Acme Weather app showing forecast uncertainty with multiple weather prediction models

The founders of Dark Sky — the beloved weather app that Apple acquired and eventually absorbed into its own Weather app — are back with a brand new weather application. Acme Weather launched this week for iPhone and Apple Watch, and it's already making waves with a feature most weather apps are afraid to show you: how uncertain your forecast actually is.

What Makes Acme Weather Different?

Most weather apps give you a single number — 72°F, 30% chance of rain — and expect you to treat it as gospel. But anyone who's been burned by a "partly cloudy" forecast that turned into a downpour knows that weather prediction is more art than science. Acme Weather's headline feature directly addresses this by displaying alternative forecast models alongside its own prediction as light gray lines on the same hourly graph.

When those gray lines cluster tightly around Acme's main forecast, you can walk out the door with confidence. When they diverge wildly, maybe grab that umbrella regardless of what the primary prediction says. It's a genuinely useful way to visualize something every meteorologist knows but most apps hide from consumers: forecast data is inherently imprecise.

The Full Feature Set

Beyond the uncertainty visualization, Acme Weather packs an impressive 1.0 feature set. The main view starts with current conditions that expand to reveal detailed stats for wind speed, visibility, humidity, and UV Index. Below that, horizontally scrolling weather stats let you repopulate the forecast graph with different metrics without changing views — a smart design choice that keeps everything accessible.

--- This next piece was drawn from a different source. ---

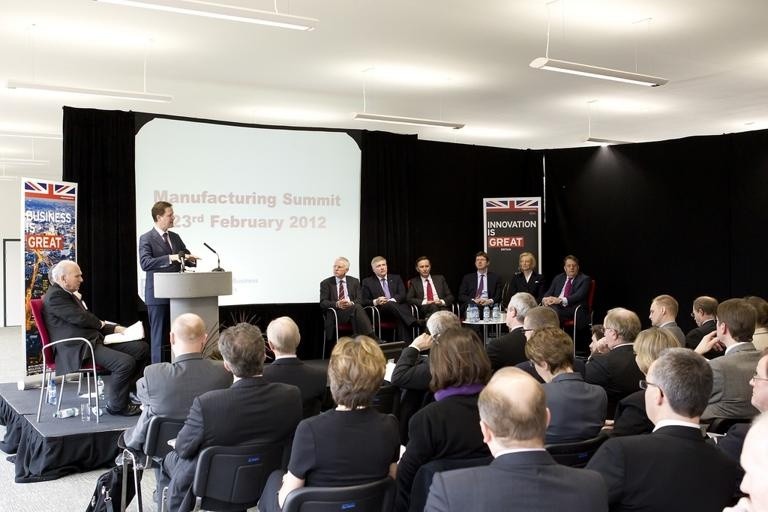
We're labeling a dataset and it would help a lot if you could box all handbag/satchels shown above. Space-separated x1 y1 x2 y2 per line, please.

The app includes extensive weather maps, a detailed 10-day forecast with intuitive bar graphs showing daily temperature ranges, and minute-by-minute precipitation details when rain is approaching. It's clear the Dark Sky DNA runs deep — these were the same people who pioneered hyperlocal precipitation alerts.

Notifications Taken to the Extreme

Perhaps the boldest design decision is dedicating an entire tab to notifications. While most apps bury notification settings three menus deep, Acme puts them front and center with a fill-in-the-blank notification builder that lets you customize exactly what triggers an alert. Want to know when wind speeds exceed 20 mph at your location? Done. Temperature drops below freezing? Set it up in seconds.

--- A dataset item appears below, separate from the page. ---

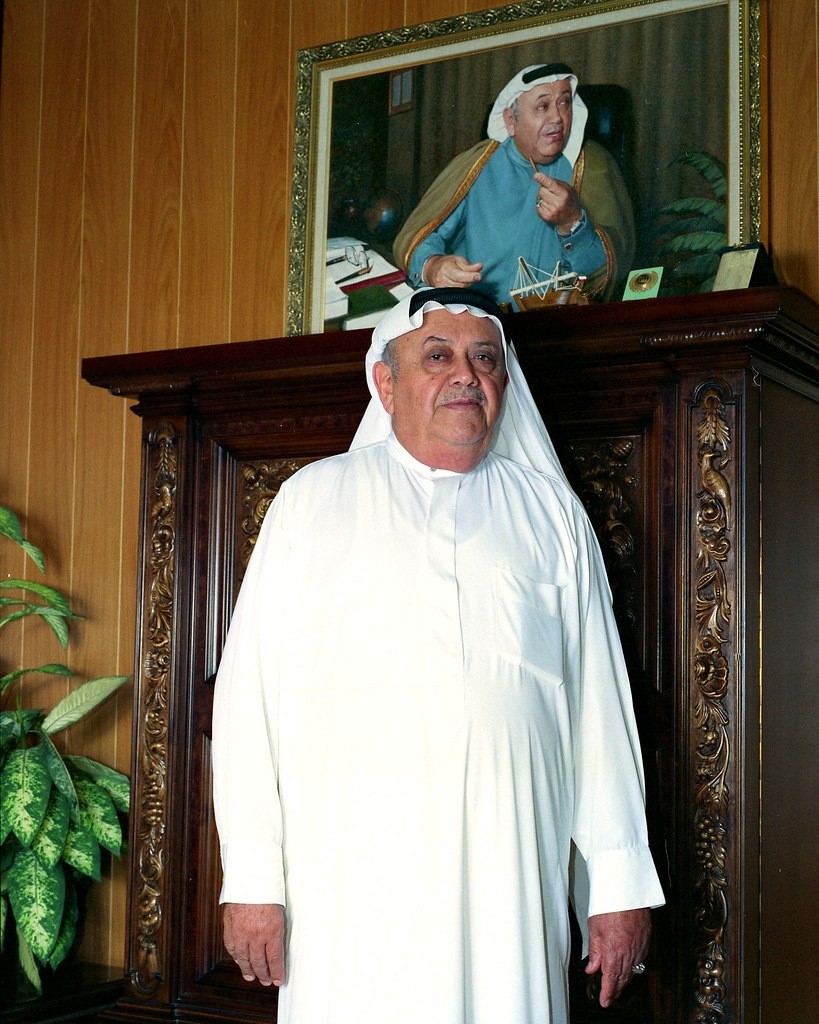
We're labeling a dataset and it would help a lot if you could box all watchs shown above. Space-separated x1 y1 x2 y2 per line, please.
557 213 585 237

There's even an experimental "Labs" section for fun alerts like potential rainbow sightings, aurora borealis visibility, and exceptional sunsets. It's the kind of delightful touch that makes a utility app feel personal.

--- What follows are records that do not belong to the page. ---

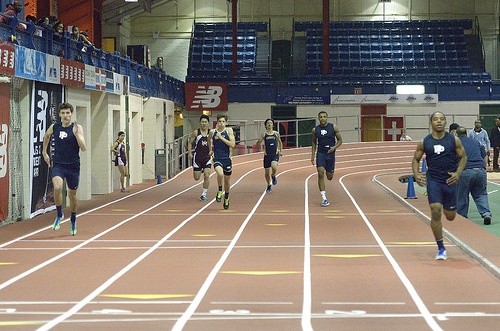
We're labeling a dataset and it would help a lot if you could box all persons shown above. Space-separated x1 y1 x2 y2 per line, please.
188 115 211 201
311 111 342 206
412 111 467 260
253 118 283 193
43 103 86 235
469 118 500 170
112 131 128 192
449 123 492 225
208 114 235 209
400 130 412 141
0 0 24 41
26 14 96 62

Community Reports and What's Missing

Acme also includes community weather reports, letting users share real-time conditions at their location. It's sparse right now — the app just launched — but if the user base grows, this crowd-sourced data layer could become a genuinely valuable hyperlocal signal that no forecast model can match.

The app currently supports only the US and Canada, comes with widgets and basic Shortcuts support, and is limited to iPhone and Apple Watch. iPad and Mac users will have to wait, and the Shortcuts actions could use expansion.

The Price Question

Acme Weather is free to download with a two-week trial, after which it requires a $25 per year subscription. In a world where Apple's built-in Weather app is excellent (thanks partly to the Dark Sky acquisition), Mercury Weather, CARROT Weather, and Hello Weather all compete aggressively, that's a meaningful ask. But if forecast uncertainty visualization clicks with you the way it clicked with us, it might be the most honest $25 you spend on your phone this year.

Acme Weather is available on the App Store now.